• _WHAT YOU HAVE TO DO_
Reproduce the items starting with the line containing "Of the things" and going on through the line containing "12344 millimetres", substituting "farthest" for every instance of "furthest" and leaving all else unchanged.

[Begin DATA EXCERPTS]

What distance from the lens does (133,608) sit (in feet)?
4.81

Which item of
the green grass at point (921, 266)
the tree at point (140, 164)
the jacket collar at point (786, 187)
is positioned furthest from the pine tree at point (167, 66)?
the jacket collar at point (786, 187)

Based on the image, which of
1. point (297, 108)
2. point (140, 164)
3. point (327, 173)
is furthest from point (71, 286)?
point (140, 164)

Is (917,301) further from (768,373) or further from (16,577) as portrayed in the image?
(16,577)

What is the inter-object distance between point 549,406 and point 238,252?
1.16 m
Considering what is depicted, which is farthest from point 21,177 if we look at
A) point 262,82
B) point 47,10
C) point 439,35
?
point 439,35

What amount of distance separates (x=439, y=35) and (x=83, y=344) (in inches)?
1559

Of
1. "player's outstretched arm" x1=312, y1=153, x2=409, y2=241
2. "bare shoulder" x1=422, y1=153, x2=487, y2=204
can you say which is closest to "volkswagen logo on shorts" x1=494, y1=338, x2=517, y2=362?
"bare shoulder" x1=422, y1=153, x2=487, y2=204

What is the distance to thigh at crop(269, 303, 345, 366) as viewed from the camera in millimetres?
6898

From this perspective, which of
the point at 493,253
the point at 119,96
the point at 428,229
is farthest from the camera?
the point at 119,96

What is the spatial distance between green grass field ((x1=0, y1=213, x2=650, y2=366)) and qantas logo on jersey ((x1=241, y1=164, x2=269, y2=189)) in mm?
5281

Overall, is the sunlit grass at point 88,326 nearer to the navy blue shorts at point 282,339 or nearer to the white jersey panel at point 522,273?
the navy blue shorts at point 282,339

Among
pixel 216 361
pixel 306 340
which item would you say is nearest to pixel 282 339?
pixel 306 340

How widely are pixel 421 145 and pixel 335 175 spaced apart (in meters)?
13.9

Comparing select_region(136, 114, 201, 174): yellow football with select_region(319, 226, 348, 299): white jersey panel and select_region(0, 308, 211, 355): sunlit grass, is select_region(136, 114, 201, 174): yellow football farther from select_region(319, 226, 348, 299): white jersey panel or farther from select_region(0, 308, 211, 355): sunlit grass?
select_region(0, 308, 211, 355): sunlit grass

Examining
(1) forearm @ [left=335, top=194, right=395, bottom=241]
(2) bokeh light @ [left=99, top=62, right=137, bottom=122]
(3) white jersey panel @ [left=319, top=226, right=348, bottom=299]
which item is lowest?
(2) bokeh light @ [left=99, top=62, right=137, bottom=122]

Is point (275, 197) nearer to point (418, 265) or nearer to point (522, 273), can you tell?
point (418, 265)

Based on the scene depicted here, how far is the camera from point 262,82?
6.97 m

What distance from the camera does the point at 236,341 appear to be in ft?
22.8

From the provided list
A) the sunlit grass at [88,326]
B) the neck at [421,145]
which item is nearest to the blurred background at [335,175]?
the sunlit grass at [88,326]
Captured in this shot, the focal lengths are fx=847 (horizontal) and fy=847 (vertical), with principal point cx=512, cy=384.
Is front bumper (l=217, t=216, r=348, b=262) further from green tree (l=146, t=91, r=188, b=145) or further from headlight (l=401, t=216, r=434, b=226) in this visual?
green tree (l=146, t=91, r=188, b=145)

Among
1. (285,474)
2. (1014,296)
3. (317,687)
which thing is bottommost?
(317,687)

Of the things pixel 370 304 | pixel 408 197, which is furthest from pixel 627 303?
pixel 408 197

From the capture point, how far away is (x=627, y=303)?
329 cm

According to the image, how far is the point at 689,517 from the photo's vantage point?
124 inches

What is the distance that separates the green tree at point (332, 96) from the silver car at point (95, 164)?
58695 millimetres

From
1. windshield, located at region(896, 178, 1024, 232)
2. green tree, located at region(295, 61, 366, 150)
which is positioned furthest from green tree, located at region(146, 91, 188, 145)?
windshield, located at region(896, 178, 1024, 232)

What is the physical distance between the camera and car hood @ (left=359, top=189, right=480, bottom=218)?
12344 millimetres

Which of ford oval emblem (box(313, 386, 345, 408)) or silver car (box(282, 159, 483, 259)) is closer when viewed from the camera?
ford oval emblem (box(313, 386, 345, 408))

[End DATA EXCERPTS]

• _WRITTEN ANSWER_
Of the things pixel 370 304 | pixel 408 197, which is farthest from pixel 627 303?
pixel 408 197

From the capture point, how far away is (x=627, y=303)?
329 cm

According to the image, how far is the point at 689,517 from the photo's vantage point?
124 inches

What is the distance that separates the green tree at point (332, 96) from the silver car at point (95, 164)?
58695 millimetres

From
1. windshield, located at region(896, 178, 1024, 232)
2. green tree, located at region(295, 61, 366, 150)
which is positioned farthest from green tree, located at region(146, 91, 188, 145)?
windshield, located at region(896, 178, 1024, 232)

What is the physical distance between the camera and car hood @ (left=359, top=189, right=480, bottom=218)?
12344 millimetres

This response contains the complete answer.